Ableman v. Booth XV: Whiton on Juries and Commissioners

The United States' principal argument in support of the constitutionality of the Fugitive Slave Act of 1850 was that the United States Supreme Court had already held, in Prigg v. Pennsylvania, that the Fugitive Slave Act of 1793 was constitutional. Chief Judge Whiton did not expressly concede that the Supreme Court of Wisconsin was bound by Prigg. By the same token, he did not expressly deny that the Supreme Court's ruling was binding. Rather, he sought to distinguish Prigg and the 1793 Act from the 1850 Act. He found two distinguishing features, which allowed him to conclude that 1850 Act was unconstitutional without squarely disavowing the authority of the Supreme Court.

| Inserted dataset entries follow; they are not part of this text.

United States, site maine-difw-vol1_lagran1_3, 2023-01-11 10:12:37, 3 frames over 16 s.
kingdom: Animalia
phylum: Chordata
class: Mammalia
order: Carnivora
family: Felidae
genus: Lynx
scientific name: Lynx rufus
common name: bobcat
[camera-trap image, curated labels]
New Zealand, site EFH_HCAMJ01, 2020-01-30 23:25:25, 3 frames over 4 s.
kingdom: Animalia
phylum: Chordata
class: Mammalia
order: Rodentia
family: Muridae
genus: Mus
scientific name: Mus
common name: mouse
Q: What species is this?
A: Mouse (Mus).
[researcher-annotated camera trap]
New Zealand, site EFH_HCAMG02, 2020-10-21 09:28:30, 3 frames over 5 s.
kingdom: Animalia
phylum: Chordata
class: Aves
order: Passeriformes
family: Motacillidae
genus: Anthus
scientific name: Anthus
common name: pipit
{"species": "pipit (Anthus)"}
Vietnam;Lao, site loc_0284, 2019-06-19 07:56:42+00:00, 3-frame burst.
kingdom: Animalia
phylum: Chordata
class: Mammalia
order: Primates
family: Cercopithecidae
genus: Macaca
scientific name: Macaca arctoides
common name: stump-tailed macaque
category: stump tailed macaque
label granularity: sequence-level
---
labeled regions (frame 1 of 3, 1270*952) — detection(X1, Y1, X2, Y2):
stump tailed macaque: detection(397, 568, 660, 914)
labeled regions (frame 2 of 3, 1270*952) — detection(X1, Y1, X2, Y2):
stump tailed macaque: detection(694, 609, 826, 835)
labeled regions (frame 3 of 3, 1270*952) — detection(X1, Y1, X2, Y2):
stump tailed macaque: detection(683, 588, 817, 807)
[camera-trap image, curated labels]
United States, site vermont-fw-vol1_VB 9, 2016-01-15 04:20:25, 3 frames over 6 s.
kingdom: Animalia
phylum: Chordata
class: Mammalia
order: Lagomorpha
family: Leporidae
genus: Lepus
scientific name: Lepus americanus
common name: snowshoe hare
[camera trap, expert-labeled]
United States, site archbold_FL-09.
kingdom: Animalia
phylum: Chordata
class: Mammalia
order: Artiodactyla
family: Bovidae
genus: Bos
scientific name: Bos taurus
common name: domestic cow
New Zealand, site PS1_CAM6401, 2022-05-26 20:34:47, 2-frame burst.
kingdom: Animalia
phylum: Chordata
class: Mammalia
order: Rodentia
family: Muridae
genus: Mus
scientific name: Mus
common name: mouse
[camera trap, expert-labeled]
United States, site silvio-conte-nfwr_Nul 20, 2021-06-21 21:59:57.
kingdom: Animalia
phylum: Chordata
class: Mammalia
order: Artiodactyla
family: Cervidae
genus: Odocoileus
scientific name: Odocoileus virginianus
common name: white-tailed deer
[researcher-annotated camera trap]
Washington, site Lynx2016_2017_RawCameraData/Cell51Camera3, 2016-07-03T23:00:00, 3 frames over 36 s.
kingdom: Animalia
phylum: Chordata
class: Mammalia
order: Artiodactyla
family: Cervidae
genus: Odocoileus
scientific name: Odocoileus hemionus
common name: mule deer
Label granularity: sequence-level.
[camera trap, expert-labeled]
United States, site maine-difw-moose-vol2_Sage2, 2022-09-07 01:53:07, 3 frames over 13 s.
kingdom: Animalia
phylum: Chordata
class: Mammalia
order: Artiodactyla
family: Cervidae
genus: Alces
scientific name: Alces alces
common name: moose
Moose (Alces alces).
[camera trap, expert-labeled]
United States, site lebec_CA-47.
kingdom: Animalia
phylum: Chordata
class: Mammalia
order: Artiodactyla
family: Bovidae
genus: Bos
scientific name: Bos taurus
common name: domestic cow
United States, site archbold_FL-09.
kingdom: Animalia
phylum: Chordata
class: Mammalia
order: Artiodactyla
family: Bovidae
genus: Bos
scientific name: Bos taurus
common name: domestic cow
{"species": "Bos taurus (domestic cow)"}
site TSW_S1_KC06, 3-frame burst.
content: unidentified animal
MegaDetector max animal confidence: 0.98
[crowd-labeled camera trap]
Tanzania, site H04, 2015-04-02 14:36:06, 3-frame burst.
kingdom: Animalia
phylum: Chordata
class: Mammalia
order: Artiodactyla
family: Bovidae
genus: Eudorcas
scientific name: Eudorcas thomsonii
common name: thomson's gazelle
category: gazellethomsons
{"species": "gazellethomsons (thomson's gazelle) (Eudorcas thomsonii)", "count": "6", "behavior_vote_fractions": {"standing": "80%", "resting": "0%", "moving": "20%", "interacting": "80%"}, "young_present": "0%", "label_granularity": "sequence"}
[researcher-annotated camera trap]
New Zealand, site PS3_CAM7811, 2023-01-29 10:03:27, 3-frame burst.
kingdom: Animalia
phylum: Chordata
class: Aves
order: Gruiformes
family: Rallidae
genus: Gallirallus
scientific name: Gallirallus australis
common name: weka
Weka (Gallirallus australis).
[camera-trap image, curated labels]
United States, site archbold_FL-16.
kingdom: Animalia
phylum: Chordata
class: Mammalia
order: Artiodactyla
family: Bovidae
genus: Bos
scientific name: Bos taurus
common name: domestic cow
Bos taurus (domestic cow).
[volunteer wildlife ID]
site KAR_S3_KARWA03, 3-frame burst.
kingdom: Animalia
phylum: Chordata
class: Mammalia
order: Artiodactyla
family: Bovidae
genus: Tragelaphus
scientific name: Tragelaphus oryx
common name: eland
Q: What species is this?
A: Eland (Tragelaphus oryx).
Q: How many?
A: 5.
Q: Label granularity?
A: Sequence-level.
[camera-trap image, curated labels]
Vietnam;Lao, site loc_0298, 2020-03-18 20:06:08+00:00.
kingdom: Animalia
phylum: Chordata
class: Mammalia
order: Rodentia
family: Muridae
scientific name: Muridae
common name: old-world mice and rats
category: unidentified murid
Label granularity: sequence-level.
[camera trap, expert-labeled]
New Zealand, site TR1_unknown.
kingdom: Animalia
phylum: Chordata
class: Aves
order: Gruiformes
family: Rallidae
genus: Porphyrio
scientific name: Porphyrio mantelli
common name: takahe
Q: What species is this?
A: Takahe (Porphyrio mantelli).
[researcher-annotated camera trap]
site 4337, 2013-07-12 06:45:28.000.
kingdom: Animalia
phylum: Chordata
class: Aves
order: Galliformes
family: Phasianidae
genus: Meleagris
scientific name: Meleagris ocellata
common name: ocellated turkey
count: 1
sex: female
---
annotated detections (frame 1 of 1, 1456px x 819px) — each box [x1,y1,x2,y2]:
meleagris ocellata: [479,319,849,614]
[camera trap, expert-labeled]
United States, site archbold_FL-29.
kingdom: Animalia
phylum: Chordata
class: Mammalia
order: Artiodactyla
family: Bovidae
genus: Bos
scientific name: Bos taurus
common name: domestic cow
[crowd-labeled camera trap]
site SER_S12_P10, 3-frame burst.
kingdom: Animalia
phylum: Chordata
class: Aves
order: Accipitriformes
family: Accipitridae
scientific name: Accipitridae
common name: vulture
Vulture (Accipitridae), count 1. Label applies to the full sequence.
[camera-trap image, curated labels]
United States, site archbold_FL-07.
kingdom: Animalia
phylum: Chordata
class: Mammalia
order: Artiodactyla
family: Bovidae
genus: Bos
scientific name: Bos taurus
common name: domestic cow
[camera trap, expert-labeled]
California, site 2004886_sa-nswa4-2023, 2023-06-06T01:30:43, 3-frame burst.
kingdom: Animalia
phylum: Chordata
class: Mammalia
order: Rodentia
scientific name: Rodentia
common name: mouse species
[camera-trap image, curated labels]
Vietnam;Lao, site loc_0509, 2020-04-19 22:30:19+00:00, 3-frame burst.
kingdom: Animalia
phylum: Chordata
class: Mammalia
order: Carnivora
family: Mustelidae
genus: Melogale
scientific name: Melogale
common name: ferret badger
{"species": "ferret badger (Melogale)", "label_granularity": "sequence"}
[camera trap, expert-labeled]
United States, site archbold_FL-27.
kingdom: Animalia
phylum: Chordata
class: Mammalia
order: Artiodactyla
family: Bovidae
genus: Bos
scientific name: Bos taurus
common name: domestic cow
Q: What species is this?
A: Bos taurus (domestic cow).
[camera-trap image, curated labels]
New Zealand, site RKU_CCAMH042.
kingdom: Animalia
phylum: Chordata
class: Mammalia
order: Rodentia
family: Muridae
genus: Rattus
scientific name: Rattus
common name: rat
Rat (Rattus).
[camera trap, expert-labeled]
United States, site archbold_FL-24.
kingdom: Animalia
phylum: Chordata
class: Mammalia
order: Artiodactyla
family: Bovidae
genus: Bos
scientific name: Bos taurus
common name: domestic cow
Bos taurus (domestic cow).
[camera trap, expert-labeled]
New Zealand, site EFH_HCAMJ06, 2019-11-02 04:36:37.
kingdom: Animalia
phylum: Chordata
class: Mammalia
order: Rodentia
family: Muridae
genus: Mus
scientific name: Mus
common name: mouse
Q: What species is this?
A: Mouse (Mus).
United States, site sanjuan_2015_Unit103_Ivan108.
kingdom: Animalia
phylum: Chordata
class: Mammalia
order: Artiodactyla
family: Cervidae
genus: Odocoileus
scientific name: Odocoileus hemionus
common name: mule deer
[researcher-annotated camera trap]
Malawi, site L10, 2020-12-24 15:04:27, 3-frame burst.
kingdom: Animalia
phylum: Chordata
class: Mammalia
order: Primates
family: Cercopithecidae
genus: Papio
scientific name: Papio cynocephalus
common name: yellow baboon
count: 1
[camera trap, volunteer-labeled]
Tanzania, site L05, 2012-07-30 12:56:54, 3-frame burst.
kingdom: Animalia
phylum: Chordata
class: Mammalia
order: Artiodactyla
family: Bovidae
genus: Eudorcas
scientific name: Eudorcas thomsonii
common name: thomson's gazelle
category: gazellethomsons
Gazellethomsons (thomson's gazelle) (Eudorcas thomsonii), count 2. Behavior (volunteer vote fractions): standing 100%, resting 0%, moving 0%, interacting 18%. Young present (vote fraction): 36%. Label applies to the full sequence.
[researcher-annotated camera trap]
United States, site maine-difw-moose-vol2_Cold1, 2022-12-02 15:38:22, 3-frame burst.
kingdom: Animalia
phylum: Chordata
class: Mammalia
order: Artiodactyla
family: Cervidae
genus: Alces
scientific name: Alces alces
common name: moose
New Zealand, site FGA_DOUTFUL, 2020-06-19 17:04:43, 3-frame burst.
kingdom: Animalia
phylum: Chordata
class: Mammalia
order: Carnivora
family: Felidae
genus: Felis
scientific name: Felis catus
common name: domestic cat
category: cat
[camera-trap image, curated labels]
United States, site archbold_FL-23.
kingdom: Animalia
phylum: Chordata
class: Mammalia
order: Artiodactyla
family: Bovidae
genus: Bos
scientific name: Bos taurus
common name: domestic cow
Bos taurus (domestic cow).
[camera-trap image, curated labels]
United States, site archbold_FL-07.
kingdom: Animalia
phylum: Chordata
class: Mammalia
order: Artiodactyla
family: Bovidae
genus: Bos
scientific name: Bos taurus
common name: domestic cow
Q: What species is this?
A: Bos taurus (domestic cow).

The distinguishing features are interrelated. First, he concluded that in Prigg "the question of a trial by jury to determine the facts of the case, was not raised by the record and was not discussed by the [Supreme] court in giving its opinion." Second, because the 1793 Act did not create or authorize the use of United States Commissioners, Prigg obviously did not pass on the constitutionality of that feature of the 1850 Act.

These related aspects of the 1850 Act rendered the Act void, according to Justice Whiton:

"We are of opinion that so much of the act of congress in question, as refers to the commissions for decision, the questions of fact which are to be established by evidence before the alleged fugitive can be delivered up to the claimant, is repugnant to the constitution of the United States, and therefore void for two reasons: First, because it attempts to confer upon those officers judicial powers; and second, because it is a denial of the right of the alleged fugitive to have those questions tried and decided by a jury."

But Justice Whiton's opinion is probably more interesting for what it did not say. You will recall that Justice Smith had held the 1850 Act unconstitutional on the very broad ground that the Fugitive Slave Clause, Article IV, Section II did not grant Congress the power to pass enforcing legislation -- an argument that the United States Supreme Court had squarely discussed and rejected in Prigg. Justice Whiton specifically noted that Mr. Booth had raised this argument, but he then sidestepped it by deciding the constitutional issue on the narrower grounds noted above.